October 19, 2011
There is a well-worn joke in the economics profession that involves two economists – one young and one old – walking down the street together:
The young economist looks down and sees a $20 bill on the street and says, “Hey, look a twenty-dollar bill!”
Without even looking, his older and wiser colleague replies, “Nonsense. If there had been a twenty-dollar lying on the street, someone would havealready picked it up by now.”
The conclusion, of course, is that markets are efficient and if there were large opportunities to profit, someone would have taken them already. Many have used this logic to argue against the notion that energy efficiency is a productive use of capital, while many others have noted that this viewpoint makes no sense at all.
It should be fairly obvious to readers that we here at Financing Efficiency see $20 bills on the ground all the time. Building energy efficiency has vast potential for saving money and the business of saving energy hasn’t even begun to scale yet. But that is neither here nor there. The point of today’s post is to use the $20 bill story as a window into analyzing the barriers to scaling the energy efficiency market.
So let’s take another look at that metaphorical $20 bill lying on the sidewalk. Imagine a building owner walks down the street and walks right by without picking up the bill. Why would that be the case?
- Maybe the building owner sees the $20 bill, but is too busy to bend down to pick it up. Or maybe the building owner sees the $20 bill, but doesnt exactly know how to pick it up, and would have to hire a mechanical engineer to do it for him and it doesnt seem worth all the time and effort. Or maybe the building owner doesn’t even see the $20 bill, because it is hidden in the leaky ducts of his ventilation system and just blowing out the window. Broadly, this category of barriers can be summed up as “complexity”. If efficiency is perceived to take too much time, too much effort, or too much uncertainty, owners are much less likely to move forward.
- Maybe instead of seeing a $20 bill, the building owner only sees a penny or a dime. Is it really worth the time and effort to pick it up? For the building owner, probably not. Especially if the building owners sees much bigger bills lying around elsewhere, like in lobby upgrades for example. Of course, it’s easy to imagine how someone with a vacuum could make a lot of money from picking up all those pennies or dimes, but that doesn’t mean very much to any given building owner.

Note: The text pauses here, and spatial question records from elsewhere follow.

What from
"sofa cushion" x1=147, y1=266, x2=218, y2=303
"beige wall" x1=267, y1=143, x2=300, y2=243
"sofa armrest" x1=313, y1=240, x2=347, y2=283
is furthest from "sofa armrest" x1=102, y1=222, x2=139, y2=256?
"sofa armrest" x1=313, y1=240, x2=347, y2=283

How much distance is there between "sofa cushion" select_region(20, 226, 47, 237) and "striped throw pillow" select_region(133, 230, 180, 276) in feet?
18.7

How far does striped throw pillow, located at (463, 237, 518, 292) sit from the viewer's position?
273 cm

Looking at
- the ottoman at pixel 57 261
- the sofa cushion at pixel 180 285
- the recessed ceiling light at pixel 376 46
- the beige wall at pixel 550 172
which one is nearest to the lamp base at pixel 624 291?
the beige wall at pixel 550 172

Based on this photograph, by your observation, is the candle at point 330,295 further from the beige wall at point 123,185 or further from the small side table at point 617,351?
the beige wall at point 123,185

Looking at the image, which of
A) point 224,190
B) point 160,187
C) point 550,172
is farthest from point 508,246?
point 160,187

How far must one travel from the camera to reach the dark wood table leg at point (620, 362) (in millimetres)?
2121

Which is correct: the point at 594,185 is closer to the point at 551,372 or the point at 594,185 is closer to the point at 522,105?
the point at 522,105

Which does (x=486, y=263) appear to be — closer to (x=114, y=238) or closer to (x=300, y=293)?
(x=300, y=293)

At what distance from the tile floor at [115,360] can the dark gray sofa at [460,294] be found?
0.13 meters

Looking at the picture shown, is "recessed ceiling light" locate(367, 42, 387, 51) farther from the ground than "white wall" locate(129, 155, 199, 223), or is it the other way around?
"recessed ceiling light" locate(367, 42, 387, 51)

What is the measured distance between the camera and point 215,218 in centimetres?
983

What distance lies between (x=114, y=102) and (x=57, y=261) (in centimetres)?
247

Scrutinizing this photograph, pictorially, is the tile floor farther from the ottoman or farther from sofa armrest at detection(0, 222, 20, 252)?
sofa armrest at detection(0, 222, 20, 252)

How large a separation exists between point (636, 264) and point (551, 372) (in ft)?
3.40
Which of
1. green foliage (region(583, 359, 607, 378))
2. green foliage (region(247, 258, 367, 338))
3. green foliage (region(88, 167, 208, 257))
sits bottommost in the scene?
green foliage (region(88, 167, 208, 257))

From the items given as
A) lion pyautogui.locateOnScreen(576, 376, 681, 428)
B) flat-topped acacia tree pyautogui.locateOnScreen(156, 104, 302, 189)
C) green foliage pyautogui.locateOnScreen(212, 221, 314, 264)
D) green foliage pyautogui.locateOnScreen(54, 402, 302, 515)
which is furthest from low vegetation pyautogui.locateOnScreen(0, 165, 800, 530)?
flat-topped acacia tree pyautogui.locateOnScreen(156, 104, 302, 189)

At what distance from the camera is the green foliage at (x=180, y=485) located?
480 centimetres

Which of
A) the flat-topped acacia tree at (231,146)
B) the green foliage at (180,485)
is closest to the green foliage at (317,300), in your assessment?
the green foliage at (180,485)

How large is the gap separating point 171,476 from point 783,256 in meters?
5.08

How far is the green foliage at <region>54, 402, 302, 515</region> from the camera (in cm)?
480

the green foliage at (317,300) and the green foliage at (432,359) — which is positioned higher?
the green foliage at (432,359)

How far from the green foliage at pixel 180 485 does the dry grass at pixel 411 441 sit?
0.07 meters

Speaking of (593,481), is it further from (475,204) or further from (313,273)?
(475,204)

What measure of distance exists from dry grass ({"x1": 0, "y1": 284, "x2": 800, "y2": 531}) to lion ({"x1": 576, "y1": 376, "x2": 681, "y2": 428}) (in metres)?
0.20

- Maybe the $20 bill isn’t really sitting on the sidewalk at all. Actually, it’s sitting inside the owners building. So unlike the bill on the street, that is free for anyone to pick up, the bill in the owners building requires the cooperation of the owner. As we’ve mentioned before, without the owner (or at the very least his agent) on board, there is no energy efficiency project. Put differently, there is a big difference between potential and opportunity. Potential is the apparent market size – the value that, say, a McKinsey would see when looking at a market. Opportunity, on the other hand, is the near-term, accessible investment that a building owner could seek to capture. As we and our readers all know, there is enormous potential for energy efficiency, but many building owners have trouble seeing the actionable opportunity. It’s as if the $20 bill were behind a one way mirror, and building owners are only staring at themselves. It’s still there, but only the energy efficiency advocates on the other side can see it. And until the owner sees it and decides to pick it up, it is stranded from everyone.

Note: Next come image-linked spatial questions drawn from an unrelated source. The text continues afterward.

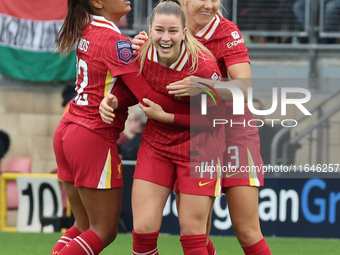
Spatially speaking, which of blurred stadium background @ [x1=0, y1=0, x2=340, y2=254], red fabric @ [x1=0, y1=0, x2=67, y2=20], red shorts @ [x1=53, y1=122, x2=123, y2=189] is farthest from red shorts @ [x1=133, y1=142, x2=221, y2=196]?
red fabric @ [x1=0, y1=0, x2=67, y2=20]

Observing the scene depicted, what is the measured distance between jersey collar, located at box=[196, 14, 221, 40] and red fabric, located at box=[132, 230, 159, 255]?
3.90ft

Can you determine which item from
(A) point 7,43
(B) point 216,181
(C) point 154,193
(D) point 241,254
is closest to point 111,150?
(C) point 154,193

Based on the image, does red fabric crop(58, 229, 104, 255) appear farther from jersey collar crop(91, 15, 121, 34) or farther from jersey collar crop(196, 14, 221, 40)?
jersey collar crop(196, 14, 221, 40)

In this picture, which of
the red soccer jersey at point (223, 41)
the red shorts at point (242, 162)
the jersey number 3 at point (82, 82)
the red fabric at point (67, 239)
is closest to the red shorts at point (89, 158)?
the jersey number 3 at point (82, 82)

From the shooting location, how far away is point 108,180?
3066mm

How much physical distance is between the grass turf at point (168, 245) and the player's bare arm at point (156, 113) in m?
2.35

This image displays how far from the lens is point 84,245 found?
10.0ft

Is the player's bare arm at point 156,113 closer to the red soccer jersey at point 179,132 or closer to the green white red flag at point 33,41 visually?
the red soccer jersey at point 179,132

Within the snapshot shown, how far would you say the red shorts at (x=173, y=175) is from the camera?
2.97m

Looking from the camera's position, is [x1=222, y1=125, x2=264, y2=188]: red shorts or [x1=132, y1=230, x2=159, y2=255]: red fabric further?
[x1=222, y1=125, x2=264, y2=188]: red shorts

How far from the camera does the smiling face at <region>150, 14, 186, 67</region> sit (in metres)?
2.82

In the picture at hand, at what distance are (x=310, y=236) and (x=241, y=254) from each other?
116 cm

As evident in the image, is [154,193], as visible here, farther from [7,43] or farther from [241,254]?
[7,43]

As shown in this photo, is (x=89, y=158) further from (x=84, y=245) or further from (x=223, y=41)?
(x=223, y=41)
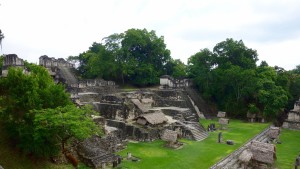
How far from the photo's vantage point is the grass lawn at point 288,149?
19047 mm

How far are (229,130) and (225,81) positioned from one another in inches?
354

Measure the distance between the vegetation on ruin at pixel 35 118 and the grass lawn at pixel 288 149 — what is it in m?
13.1

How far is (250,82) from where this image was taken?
33438mm

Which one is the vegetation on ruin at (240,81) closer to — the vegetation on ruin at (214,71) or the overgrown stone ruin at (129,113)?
the vegetation on ruin at (214,71)

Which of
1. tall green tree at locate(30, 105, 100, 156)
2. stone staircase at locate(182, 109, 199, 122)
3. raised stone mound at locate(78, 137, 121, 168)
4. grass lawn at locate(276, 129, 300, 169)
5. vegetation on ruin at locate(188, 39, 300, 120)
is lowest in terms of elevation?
grass lawn at locate(276, 129, 300, 169)

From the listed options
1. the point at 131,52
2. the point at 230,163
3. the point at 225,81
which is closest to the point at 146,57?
the point at 131,52

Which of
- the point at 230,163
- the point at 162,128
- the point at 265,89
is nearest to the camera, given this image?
the point at 230,163

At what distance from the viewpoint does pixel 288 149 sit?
22.5 meters

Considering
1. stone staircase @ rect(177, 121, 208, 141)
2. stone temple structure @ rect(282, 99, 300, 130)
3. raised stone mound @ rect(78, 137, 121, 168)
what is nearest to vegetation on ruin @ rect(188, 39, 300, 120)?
stone temple structure @ rect(282, 99, 300, 130)

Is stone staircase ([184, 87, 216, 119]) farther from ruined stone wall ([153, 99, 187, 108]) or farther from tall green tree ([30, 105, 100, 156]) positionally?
tall green tree ([30, 105, 100, 156])

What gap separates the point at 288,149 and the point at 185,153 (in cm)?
884

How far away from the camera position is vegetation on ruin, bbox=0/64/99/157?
13.5 meters

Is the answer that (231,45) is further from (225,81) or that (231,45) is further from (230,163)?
(230,163)

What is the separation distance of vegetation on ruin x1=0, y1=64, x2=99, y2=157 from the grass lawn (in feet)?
43.1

None of this should be new to any of our loyal readers. But the $20 bill story is useful for thinking about efficiency because it strips away a lot of the fluff around energy efficiency and allows for the focus to be on the core economic decisions and incentives that building owners respond to. It also helps support our viewpoint that generally speaking, markets have worked; there are rational, explainable reasons why building owners either don’t see bills lying on the ground or dont think it worth the time and effort to bend down and pick them up.
When laid out like this, it also makes clear that overcoming these barriers isn’t all that hard. It really all comes down to a farily simple question: how do we cut through complexity and create incentives that get the building owner on board? Once that question is sorted out, then the old economists might finally be right – there probably won’t be many $20 bills left on the street.